:: Problem requirements ::
Copy word for word everything from "This history is" down to "despair and dis-illusionement." in the conclusion on photography and Australian history below.

:: Source passage ::

Conclusion
In my introduction to the preceding text, I proposed to examine the
photographic representation of the Australian society as a device for
making history and forming social opinion.
This enquiry began with the question: 'how we would write Australia's
history if we relied purely on the extant photographic evidence of
the past'?
I hypothesised that the extant photographic record would favour the interests
of the white population and specifically the socially and politically
advantaged groups.
Chapter One examined how and why the white settlers in Australia have
used photography as a means to record moments of significance. This
practice shared as it was at least in principle between the individual,
the family, the social group, the state and the nation, has provided
a mountain of photographs which, stored in private and public archives,
makes up a significant testimony of Australia's 'history'.
This history is a monument to beginnings and outcomes but a black hole
when it comes to the depiction of duration. Photographs of any event
are simply snatches of time; incapable of informing the viewer of the
grinding slowness of suffering, poverty, despair and dis-illusionement.
Impotent in front of such invisible signifiers of failure, the camera
turns to the tempting offerings of success, by collecting evidence
that shows what did happen. Even then, it rarely manages to tell us
why or how.

:: Collected data ::

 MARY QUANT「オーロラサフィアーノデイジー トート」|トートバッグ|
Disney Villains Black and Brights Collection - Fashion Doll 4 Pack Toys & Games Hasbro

:: Reply to the exercise ::
This history is a monument to beginnings and outcomes but a black hole
when it comes to the depiction of duration. Photographs of any event
are simply snatches of time; incapable of informing the viewer of the
grinding slowness of suffering, poverty, despair and dis-illusionement.